Why Does Dr. Fauci’s Replacement Matter So Much?

Cases of Covid-19, RSV, and the Flu are all rising across the country. While some predicted Covid would become seasonal, RSV and Flu cases are rising quicker and earlier than many expected. Hospitalizations from both RSV and the Flu are also the highest they’ve been in a decade. Together, this wave of illness has been named the “tridemic.” 

As we learned over the past two years, when America has a public health concern, Dr. Anthony Fauci answers questions while scaring and confusing everyone. 

In a recent Meet the Press interview, Dr. Fauci informed us that we are still in a Covid-19 pandemic, that politicians have politicized the pandemic, and that schools could close again. Disappointed by our current state of public health, Dr. Fauci also stated, “Everybody deserves to have the safety of good public health, and that’s not happening.” Frustrations aside, Dr. Fauci plans to resign from all his governmental positions this December. 

Regardless of anyone’s opinion of the man, he has become a legendary figure. He’s had a children’s book, a documentaryadorning yard signs, and clothes to “flaunt the Fauci” made in appreciation. Consequently, who replaces him has become an often-asked question. 

Some contend nobody could wear all of Dr. Fauci’s hats successfully, and it will take a team to replace him. Others fear the polarized political environment will stop talented candidates from wanting the job. Whoever fills his shoes will likely have to be a highly accomplished scientist, a well-respected physician, and have extensive public sector experience.

Who will replace Dr. Fauci is a vitally important question for politicians and health policymakers. And that’s deeply concerning. 

Beyond his fame and eye-popping salary, Dr. Fauci leads a $6.3 billion research organization, oversaw a staff of 5,300 government officials, and oversaw research efforts in over 100 countries as Director of the National Institute of Allergy and Infectious Diseases alone. He also provided direct guidance on medical and health policy matters to the President as Chief Medical Officer and as part of the Whitehouse Covid-19 Response Team. 

But Dr. Fauci’s successor will have considerably more influence and power than this list suggests. 

President Trump and President Biden signed considerably more executive orders than previous Presidents, making the Chief Medical Officer highly influential.

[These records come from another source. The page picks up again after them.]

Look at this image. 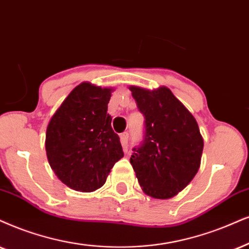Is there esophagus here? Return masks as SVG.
<instances>
[{"mask_svg":"<svg viewBox=\"0 0 249 249\" xmlns=\"http://www.w3.org/2000/svg\"><path fill=\"white\" fill-rule=\"evenodd\" d=\"M127 141H128V133L127 132H124V133L121 134V142H122L123 148H124L125 150H126L127 148Z\"/></svg>","mask_w":249,"mask_h":249,"instance_id":"esophagus-1","label":"esophagus"}]
</instances>
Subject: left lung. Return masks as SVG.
I'll use <instances>...</instances> for the list:
<instances>
[{
    "label": "left lung",
    "instance_id": "left-lung-1",
    "mask_svg": "<svg viewBox=\"0 0 249 249\" xmlns=\"http://www.w3.org/2000/svg\"><path fill=\"white\" fill-rule=\"evenodd\" d=\"M144 116V137L130 162L142 191L155 199H170L190 184L200 168L203 139L199 125L166 87L148 90L131 86Z\"/></svg>",
    "mask_w": 249,
    "mask_h": 249
}]
</instances>
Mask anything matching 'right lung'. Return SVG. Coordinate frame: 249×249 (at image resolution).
Here are the masks:
<instances>
[{"mask_svg":"<svg viewBox=\"0 0 249 249\" xmlns=\"http://www.w3.org/2000/svg\"><path fill=\"white\" fill-rule=\"evenodd\" d=\"M111 88L81 83L50 119L46 132L49 164L59 180L74 191L93 192L105 185L124 153L107 114Z\"/></svg>","mask_w":249,"mask_h":249,"instance_id":"right-lung-1","label":"right lung"}]
</instances>
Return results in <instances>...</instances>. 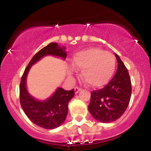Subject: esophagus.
<instances>
[{
    "instance_id": "34e87169",
    "label": "esophagus",
    "mask_w": 151,
    "mask_h": 151,
    "mask_svg": "<svg viewBox=\"0 0 151 151\" xmlns=\"http://www.w3.org/2000/svg\"><path fill=\"white\" fill-rule=\"evenodd\" d=\"M75 93L76 94V93H78V92H79V91H81V89L80 87H78V86H76V87H75Z\"/></svg>"
}]
</instances>
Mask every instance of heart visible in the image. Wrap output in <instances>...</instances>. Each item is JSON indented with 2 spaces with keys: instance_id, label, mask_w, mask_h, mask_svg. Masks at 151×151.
Segmentation results:
<instances>
[{
  "instance_id": "b5f03b06",
  "label": "heart",
  "mask_w": 151,
  "mask_h": 151,
  "mask_svg": "<svg viewBox=\"0 0 151 151\" xmlns=\"http://www.w3.org/2000/svg\"><path fill=\"white\" fill-rule=\"evenodd\" d=\"M73 65L81 70V77L92 87L106 84L115 70L116 60L113 54L98 47H89L76 53Z\"/></svg>"
}]
</instances>
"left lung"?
I'll use <instances>...</instances> for the list:
<instances>
[{
    "label": "left lung",
    "instance_id": "8db88e82",
    "mask_svg": "<svg viewBox=\"0 0 151 151\" xmlns=\"http://www.w3.org/2000/svg\"><path fill=\"white\" fill-rule=\"evenodd\" d=\"M117 70L109 83L91 92L88 109L95 120L109 123L120 118L126 110L131 95V82L128 69L118 55Z\"/></svg>",
    "mask_w": 151,
    "mask_h": 151
}]
</instances>
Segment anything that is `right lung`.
<instances>
[{
  "mask_svg": "<svg viewBox=\"0 0 151 151\" xmlns=\"http://www.w3.org/2000/svg\"><path fill=\"white\" fill-rule=\"evenodd\" d=\"M47 55L65 59V47L51 42L37 52L25 68L20 85V102L25 114L32 123L45 129L60 126L66 119L69 101L75 95L74 89L70 91L59 87L50 98L45 101H37L29 95L26 89V78L30 68L40 59Z\"/></svg>",
  "mask_w": 151,
  "mask_h": 151,
  "instance_id": "add662e5",
  "label": "right lung"
}]
</instances>
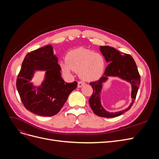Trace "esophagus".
Wrapping results in <instances>:
<instances>
[{"label":"esophagus","instance_id":"esophagus-1","mask_svg":"<svg viewBox=\"0 0 159 159\" xmlns=\"http://www.w3.org/2000/svg\"><path fill=\"white\" fill-rule=\"evenodd\" d=\"M84 85V82L82 81H80L78 82V88H81Z\"/></svg>","mask_w":159,"mask_h":159}]
</instances>
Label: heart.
Here are the masks:
<instances>
[{
    "label": "heart",
    "mask_w": 159,
    "mask_h": 159,
    "mask_svg": "<svg viewBox=\"0 0 159 159\" xmlns=\"http://www.w3.org/2000/svg\"><path fill=\"white\" fill-rule=\"evenodd\" d=\"M106 61L103 56L85 48L71 50L66 56V61L60 66L65 73L71 70L78 72L80 78L85 81H94L102 75Z\"/></svg>",
    "instance_id": "obj_1"
}]
</instances>
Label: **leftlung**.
Returning a JSON list of instances; mask_svg holds the SVG:
<instances>
[{
    "instance_id": "8db88e82",
    "label": "left lung",
    "mask_w": 159,
    "mask_h": 159,
    "mask_svg": "<svg viewBox=\"0 0 159 159\" xmlns=\"http://www.w3.org/2000/svg\"><path fill=\"white\" fill-rule=\"evenodd\" d=\"M100 51L109 64L105 69V73L102 78L98 81L89 84L93 91L89 99V103L93 113L98 116L113 118L119 116L131 109L136 98L141 83V78L135 61L131 56L120 52L114 48L108 46H100ZM109 76H118L131 84L132 102L125 110L113 113L107 112L102 106L100 102V93L103 83L106 82Z\"/></svg>"
}]
</instances>
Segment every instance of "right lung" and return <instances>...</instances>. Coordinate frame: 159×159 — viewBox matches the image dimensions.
I'll return each mask as SVG.
<instances>
[{
    "label": "right lung",
    "mask_w": 159,
    "mask_h": 159,
    "mask_svg": "<svg viewBox=\"0 0 159 159\" xmlns=\"http://www.w3.org/2000/svg\"><path fill=\"white\" fill-rule=\"evenodd\" d=\"M60 70L57 57L50 44L26 54L18 75L16 88L27 110L48 117L60 111L70 93L78 85L76 81L65 82ZM36 70L45 71L44 80L38 86L30 82Z\"/></svg>",
    "instance_id": "add662e5"
}]
</instances>
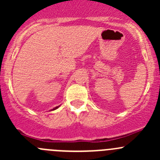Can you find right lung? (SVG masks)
<instances>
[{
	"label": "right lung",
	"mask_w": 160,
	"mask_h": 160,
	"mask_svg": "<svg viewBox=\"0 0 160 160\" xmlns=\"http://www.w3.org/2000/svg\"><path fill=\"white\" fill-rule=\"evenodd\" d=\"M59 108V106H58V107H56V108H53V109H52V110H56V109H57V108Z\"/></svg>",
	"instance_id": "add662e5"
}]
</instances>
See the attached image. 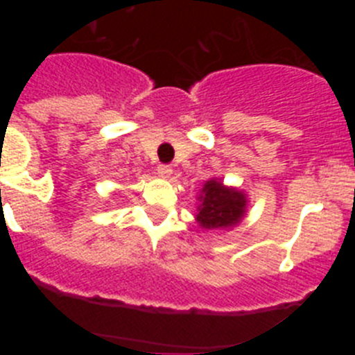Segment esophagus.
Returning a JSON list of instances; mask_svg holds the SVG:
<instances>
[{
  "label": "esophagus",
  "instance_id": "34e87169",
  "mask_svg": "<svg viewBox=\"0 0 355 355\" xmlns=\"http://www.w3.org/2000/svg\"><path fill=\"white\" fill-rule=\"evenodd\" d=\"M158 174H159V178H163V180H171L172 174H174V171H172V167H168V165H159Z\"/></svg>",
  "mask_w": 355,
  "mask_h": 355
}]
</instances>
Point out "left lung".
I'll list each match as a JSON object with an SVG mask.
<instances>
[{
  "label": "left lung",
  "mask_w": 355,
  "mask_h": 355,
  "mask_svg": "<svg viewBox=\"0 0 355 355\" xmlns=\"http://www.w3.org/2000/svg\"><path fill=\"white\" fill-rule=\"evenodd\" d=\"M196 222L208 231H227L240 224L247 215L249 199L240 188L227 187L218 178L202 184L197 196Z\"/></svg>",
  "instance_id": "1"
}]
</instances>
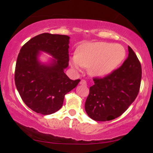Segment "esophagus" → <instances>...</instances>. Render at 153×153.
<instances>
[{
  "mask_svg": "<svg viewBox=\"0 0 153 153\" xmlns=\"http://www.w3.org/2000/svg\"><path fill=\"white\" fill-rule=\"evenodd\" d=\"M80 85H87V82L85 81V80H81L80 82Z\"/></svg>",
  "mask_w": 153,
  "mask_h": 153,
  "instance_id": "1",
  "label": "esophagus"
}]
</instances>
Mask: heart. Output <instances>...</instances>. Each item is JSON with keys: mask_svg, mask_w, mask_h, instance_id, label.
<instances>
[{"mask_svg": "<svg viewBox=\"0 0 153 153\" xmlns=\"http://www.w3.org/2000/svg\"><path fill=\"white\" fill-rule=\"evenodd\" d=\"M126 51L118 44L94 42L82 45L71 60L72 68L76 71L82 67L88 68L89 73L95 77L106 76L124 60Z\"/></svg>", "mask_w": 153, "mask_h": 153, "instance_id": "b5f03b06", "label": "heart"}]
</instances>
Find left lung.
Returning <instances> with one entry per match:
<instances>
[{"label":"left lung","mask_w":153,"mask_h":153,"mask_svg":"<svg viewBox=\"0 0 153 153\" xmlns=\"http://www.w3.org/2000/svg\"><path fill=\"white\" fill-rule=\"evenodd\" d=\"M129 54L122 65L103 78H94V85L85 103L89 117L106 122L121 116L137 96L142 78L141 64L128 47Z\"/></svg>","instance_id":"1"}]
</instances>
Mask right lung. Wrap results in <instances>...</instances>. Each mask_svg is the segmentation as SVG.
Returning <instances> with one entry per match:
<instances>
[{
    "instance_id": "1",
    "label": "right lung",
    "mask_w": 153,
    "mask_h": 153,
    "mask_svg": "<svg viewBox=\"0 0 153 153\" xmlns=\"http://www.w3.org/2000/svg\"><path fill=\"white\" fill-rule=\"evenodd\" d=\"M67 35L43 33L31 38L21 49L15 69V84L25 104L36 113L52 114L62 106L65 96L80 79L71 80L64 70L69 62ZM44 51L54 57L42 64L38 57Z\"/></svg>"
}]
</instances>
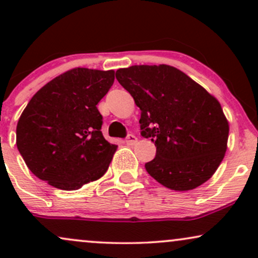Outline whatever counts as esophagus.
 I'll use <instances>...</instances> for the list:
<instances>
[{
	"mask_svg": "<svg viewBox=\"0 0 258 258\" xmlns=\"http://www.w3.org/2000/svg\"><path fill=\"white\" fill-rule=\"evenodd\" d=\"M137 143V137L133 135H128L126 138V144L127 146H133V144Z\"/></svg>",
	"mask_w": 258,
	"mask_h": 258,
	"instance_id": "1",
	"label": "esophagus"
}]
</instances>
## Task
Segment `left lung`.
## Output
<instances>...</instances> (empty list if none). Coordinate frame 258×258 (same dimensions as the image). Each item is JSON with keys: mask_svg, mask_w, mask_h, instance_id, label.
I'll return each mask as SVG.
<instances>
[{"mask_svg": "<svg viewBox=\"0 0 258 258\" xmlns=\"http://www.w3.org/2000/svg\"><path fill=\"white\" fill-rule=\"evenodd\" d=\"M141 109V135L155 143L147 172L172 190H191L216 172L227 150L229 125L203 86L166 64L133 65L116 72Z\"/></svg>", "mask_w": 258, "mask_h": 258, "instance_id": "8db88e82", "label": "left lung"}]
</instances>
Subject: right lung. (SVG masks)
<instances>
[{"instance_id":"1","label":"right lung","mask_w":258,"mask_h":258,"mask_svg":"<svg viewBox=\"0 0 258 258\" xmlns=\"http://www.w3.org/2000/svg\"><path fill=\"white\" fill-rule=\"evenodd\" d=\"M114 70L75 68L38 90L20 115L17 147L37 178L63 190L99 179L117 146L103 137L99 100Z\"/></svg>"}]
</instances>
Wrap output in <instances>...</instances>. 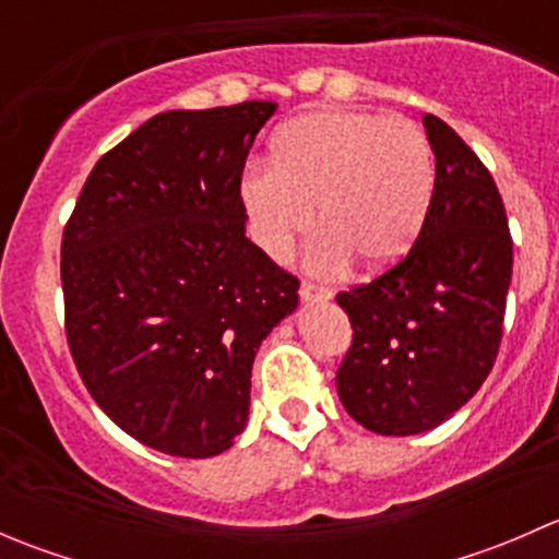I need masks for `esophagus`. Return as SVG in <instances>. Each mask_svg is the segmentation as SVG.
Listing matches in <instances>:
<instances>
[{
  "label": "esophagus",
  "mask_w": 559,
  "mask_h": 559,
  "mask_svg": "<svg viewBox=\"0 0 559 559\" xmlns=\"http://www.w3.org/2000/svg\"><path fill=\"white\" fill-rule=\"evenodd\" d=\"M332 297L330 289H324V286H316V284H308V281H302L300 284V300L302 302H326Z\"/></svg>",
  "instance_id": "obj_1"
}]
</instances>
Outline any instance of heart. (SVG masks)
<instances>
[{"mask_svg":"<svg viewBox=\"0 0 559 559\" xmlns=\"http://www.w3.org/2000/svg\"><path fill=\"white\" fill-rule=\"evenodd\" d=\"M436 189L430 145L405 118L319 110L275 132L270 165L240 180L253 243L286 259L316 218L313 273H337L357 257L365 270L394 267L419 238Z\"/></svg>","mask_w":559,"mask_h":559,"instance_id":"b5f03b06","label":"heart"}]
</instances>
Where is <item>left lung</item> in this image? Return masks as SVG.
I'll use <instances>...</instances> for the list:
<instances>
[{
  "instance_id": "8db88e82",
  "label": "left lung",
  "mask_w": 559,
  "mask_h": 559,
  "mask_svg": "<svg viewBox=\"0 0 559 559\" xmlns=\"http://www.w3.org/2000/svg\"><path fill=\"white\" fill-rule=\"evenodd\" d=\"M436 189L419 238L400 264L337 295L354 343L337 397L379 436H419L452 419L498 357L511 286L509 218L492 175L449 123L421 118Z\"/></svg>"
}]
</instances>
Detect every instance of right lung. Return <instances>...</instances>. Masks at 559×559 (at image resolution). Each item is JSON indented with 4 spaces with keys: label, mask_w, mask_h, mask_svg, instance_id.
I'll use <instances>...</instances> for the list:
<instances>
[{
    "label": "right lung",
    "mask_w": 559,
    "mask_h": 559,
    "mask_svg": "<svg viewBox=\"0 0 559 559\" xmlns=\"http://www.w3.org/2000/svg\"><path fill=\"white\" fill-rule=\"evenodd\" d=\"M275 103L167 110L94 165L61 240L83 384L162 454L216 456L248 425L251 365L295 275L246 238L240 175Z\"/></svg>",
    "instance_id": "obj_1"
}]
</instances>
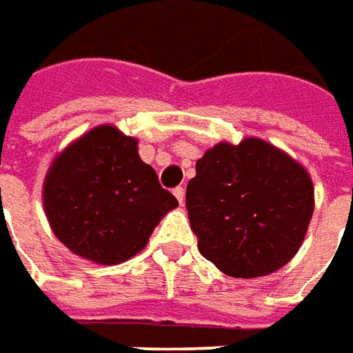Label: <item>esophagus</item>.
Here are the masks:
<instances>
[{
	"label": "esophagus",
	"instance_id": "1",
	"mask_svg": "<svg viewBox=\"0 0 353 353\" xmlns=\"http://www.w3.org/2000/svg\"><path fill=\"white\" fill-rule=\"evenodd\" d=\"M174 195H176V199L179 201V205H183V203H185V189L181 188V185L174 189Z\"/></svg>",
	"mask_w": 353,
	"mask_h": 353
}]
</instances>
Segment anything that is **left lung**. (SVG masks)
Listing matches in <instances>:
<instances>
[{"mask_svg": "<svg viewBox=\"0 0 353 353\" xmlns=\"http://www.w3.org/2000/svg\"><path fill=\"white\" fill-rule=\"evenodd\" d=\"M185 207L203 258L230 277L277 272L301 248L314 211L307 170L260 139L221 142L195 164Z\"/></svg>", "mask_w": 353, "mask_h": 353, "instance_id": "left-lung-1", "label": "left lung"}]
</instances>
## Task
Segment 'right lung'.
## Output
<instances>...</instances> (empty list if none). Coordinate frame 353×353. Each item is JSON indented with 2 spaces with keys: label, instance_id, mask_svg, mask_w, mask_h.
Listing matches in <instances>:
<instances>
[{
  "label": "right lung",
  "instance_id": "1",
  "mask_svg": "<svg viewBox=\"0 0 353 353\" xmlns=\"http://www.w3.org/2000/svg\"><path fill=\"white\" fill-rule=\"evenodd\" d=\"M137 146V139L101 125L72 142L50 165L44 213L56 238L76 256L101 265L128 260L177 207Z\"/></svg>",
  "mask_w": 353,
  "mask_h": 353
}]
</instances>
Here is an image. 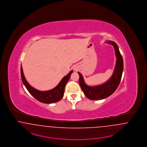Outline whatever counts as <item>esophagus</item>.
Returning <instances> with one entry per match:
<instances>
[{"mask_svg": "<svg viewBox=\"0 0 147 147\" xmlns=\"http://www.w3.org/2000/svg\"><path fill=\"white\" fill-rule=\"evenodd\" d=\"M74 70L75 71H77V69L76 67H75V68H74Z\"/></svg>", "mask_w": 147, "mask_h": 147, "instance_id": "esophagus-1", "label": "esophagus"}]
</instances>
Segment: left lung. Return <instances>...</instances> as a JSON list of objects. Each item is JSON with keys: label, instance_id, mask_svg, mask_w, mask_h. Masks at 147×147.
<instances>
[{"label": "left lung", "instance_id": "left-lung-1", "mask_svg": "<svg viewBox=\"0 0 147 147\" xmlns=\"http://www.w3.org/2000/svg\"><path fill=\"white\" fill-rule=\"evenodd\" d=\"M107 43L114 47L116 57L115 69L112 76L108 81L100 85L89 86L85 83L82 74L78 72L80 76L79 83L80 87L84 95L90 100H100L111 96L117 88L121 80L123 69V62L121 54L117 45L114 42L109 40Z\"/></svg>", "mask_w": 147, "mask_h": 147}]
</instances>
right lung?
Returning <instances> with one entry per match:
<instances>
[{
    "mask_svg": "<svg viewBox=\"0 0 147 147\" xmlns=\"http://www.w3.org/2000/svg\"><path fill=\"white\" fill-rule=\"evenodd\" d=\"M73 71L70 72L61 80L60 83L54 88L47 91H40L33 88L32 86L27 82L24 76L22 66H21V76L24 84L30 93L34 98L40 102L46 104H51L56 102L60 100L64 96V90L65 85L70 79L71 75Z\"/></svg>",
    "mask_w": 147,
    "mask_h": 147,
    "instance_id": "right-lung-1",
    "label": "right lung"
}]
</instances>
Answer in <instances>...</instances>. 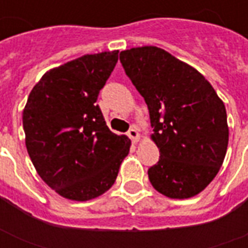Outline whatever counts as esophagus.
<instances>
[{
    "instance_id": "esophagus-1",
    "label": "esophagus",
    "mask_w": 248,
    "mask_h": 248,
    "mask_svg": "<svg viewBox=\"0 0 248 248\" xmlns=\"http://www.w3.org/2000/svg\"><path fill=\"white\" fill-rule=\"evenodd\" d=\"M127 135H129V138L133 140L134 143L140 140V133H138V131H137V129H134V127H133V129H130L129 131H127Z\"/></svg>"
}]
</instances>
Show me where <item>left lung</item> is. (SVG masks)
<instances>
[{"instance_id":"left-lung-1","label":"left lung","mask_w":248,"mask_h":248,"mask_svg":"<svg viewBox=\"0 0 248 248\" xmlns=\"http://www.w3.org/2000/svg\"><path fill=\"white\" fill-rule=\"evenodd\" d=\"M126 76L145 99L159 149L151 185L174 199L191 198L218 174L229 145L227 114L214 87L194 67L155 46L121 51Z\"/></svg>"}]
</instances>
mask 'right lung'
<instances>
[{"mask_svg": "<svg viewBox=\"0 0 248 248\" xmlns=\"http://www.w3.org/2000/svg\"><path fill=\"white\" fill-rule=\"evenodd\" d=\"M118 50L87 54L47 71L22 114L26 149L38 175L61 197L89 201L113 186L130 140L110 131L98 94Z\"/></svg>", "mask_w": 248, "mask_h": 248, "instance_id": "1", "label": "right lung"}]
</instances>
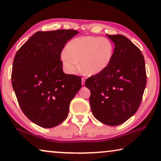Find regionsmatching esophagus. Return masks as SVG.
<instances>
[{"instance_id": "esophagus-1", "label": "esophagus", "mask_w": 161, "mask_h": 161, "mask_svg": "<svg viewBox=\"0 0 161 161\" xmlns=\"http://www.w3.org/2000/svg\"><path fill=\"white\" fill-rule=\"evenodd\" d=\"M85 78H83L82 80H81V83H82V85H84L85 84Z\"/></svg>"}]
</instances>
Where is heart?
I'll use <instances>...</instances> for the list:
<instances>
[{"mask_svg":"<svg viewBox=\"0 0 161 161\" xmlns=\"http://www.w3.org/2000/svg\"><path fill=\"white\" fill-rule=\"evenodd\" d=\"M114 55V45L106 37L80 36L70 40L61 60L69 73H75L79 68L87 75L104 71L111 64Z\"/></svg>","mask_w":161,"mask_h":161,"instance_id":"b5f03b06","label":"heart"}]
</instances>
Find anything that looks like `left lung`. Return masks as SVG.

The legacy of Operation Warp Speed allows high-ranking government officials to fund and provide favors to vaccine producers. Many states and cities can still enact rent moratoriums and lockdown measures if motivated by federal suggestions. The Department of Health and Human Services still forbids other subordinate agencies from passing rules internally. By extending the Covid-19 public health emergency, the US government continues to provide considerable funds to public health bureaucracies, expanding their regulatory scope and power.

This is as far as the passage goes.